Creative Commons License

Creative Commons License
This work is licensed under a Creative Commons Attribution-Noncommercial-No Derivative Works 4.0 License.

Date of Graduation

Spring 2015

Document Type


Degree Name

Bachelor of Science (BS)


Department of Biology


Reid Harris

Eria Rebollar


As Malagasy amphibians are facing an impending extinction crisis from the lethal skin fungus Batrachochytrium dendrobatidis (Bd), it has become imperative to proactively mitigate the threat. Bd sporangia develop in the skin of infected amphibians and cause the skin to thicken, leading to ionic imbalance and eventual heart failure. It has been shown that certain bacterial species are able to inhibit Bd growth on amphibians by producing antifungal metabolites. Community-based probiotics are one approach used to combat chytridomycosis by inoculating an environment with Bd-inhibitory bacteria so that many amphibian species are treated at once. With this method, it is important to minimize effects on non-target organisms by selecting anti-Bd bacteria that occur on the amphibians’ skins with the goal of augmenting bacterial abundance.
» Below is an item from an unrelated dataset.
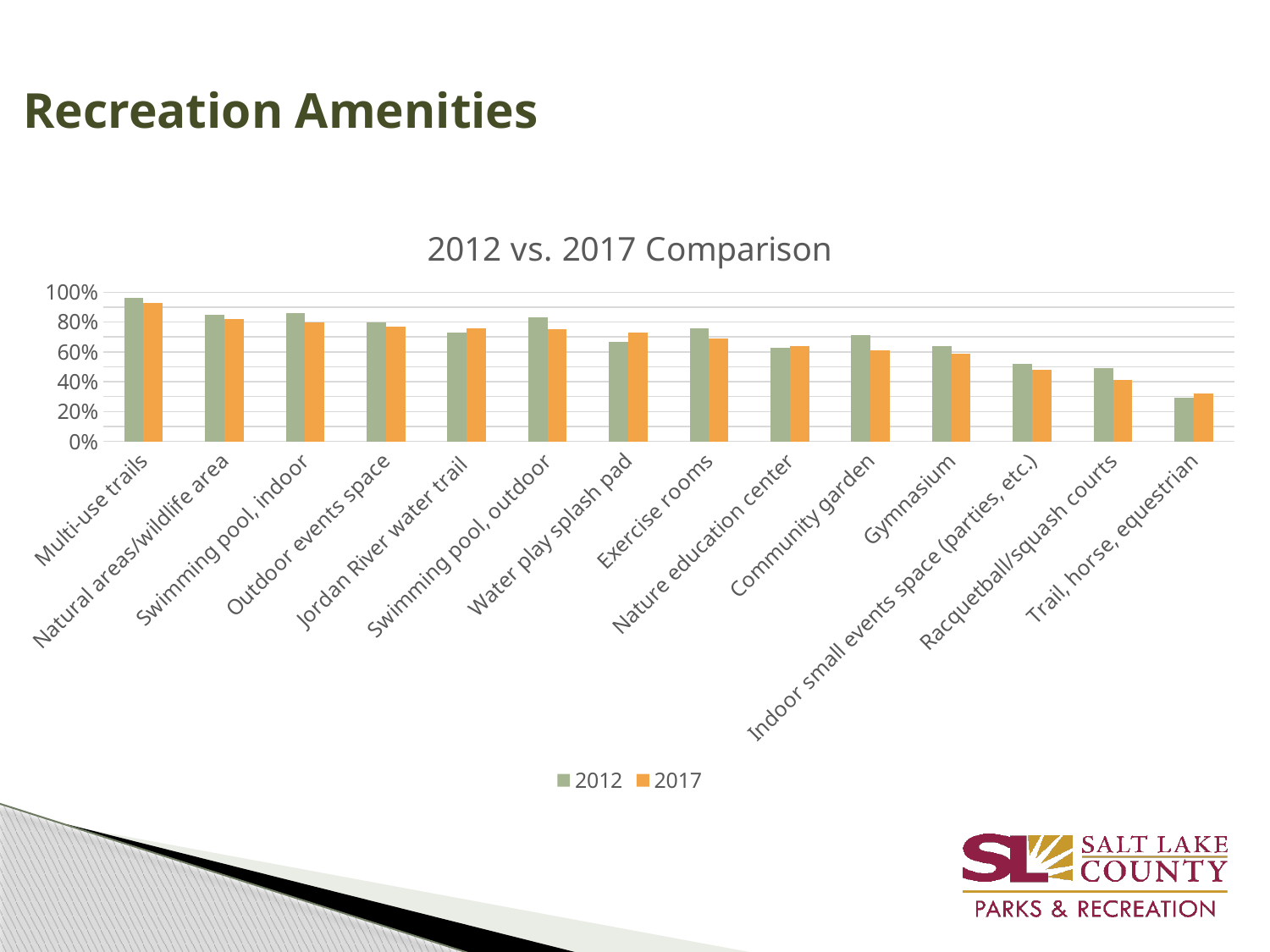
What kind of chart is shown on the slide? Bar chart Which amenity has the highest 2012 value? Multi-use trails What is the title of the chart? 2012 vs. 2017 Comparison How many series does the legend list? 2 For Water play splash pad, which year has the larger value, 2012 or 2017? 2017 Is the 2017 value for Racquetball/squash courts greater or less than 60%? less Do the 2012 values generally rise or fall moving from left to right along the x axis? fall Which amenity has the lowest 2017 value? Trail, horse, equestrian For Swimming pool, outdoor, which year has the larger value, 2012 or 2017? 2012 Is the 2012 value for Multi-use trails greater or less than 80%? greater Is the 2017 value for Trail, horse, equestrian greater or less than 40%? less How many amenity categories are shown on the x axis? 14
The purpose of this study was to determine which bacteria from an amphibian community at Ranomafana National Park, Madagascar, are capable of inhibiting Bd. To identify anti-Bd bacterial isolates, inhibition assays of each isolate against Bd were conducted. Changes in optical density (492nm) of isolates’ culture filtrates with Bd were compared to controls. After finding which bacteria were positive for inhibition, relationships between the anti-Bd bacterial families, genera, and species and the relative abundances found on each frog species were assessed. Overall, Bd inhibitory isolates were found on every species. Several bacterial isolates were able to inhibit Bd as found in previous studies. However, only two isolates of Sphingobacterium multivorum were identified to inhibit Bd at the species level. Based on this study, I recommend that more research is conducted with greater sample sizes to identify a possible probiotic species that is more commonly found than S. multivorum.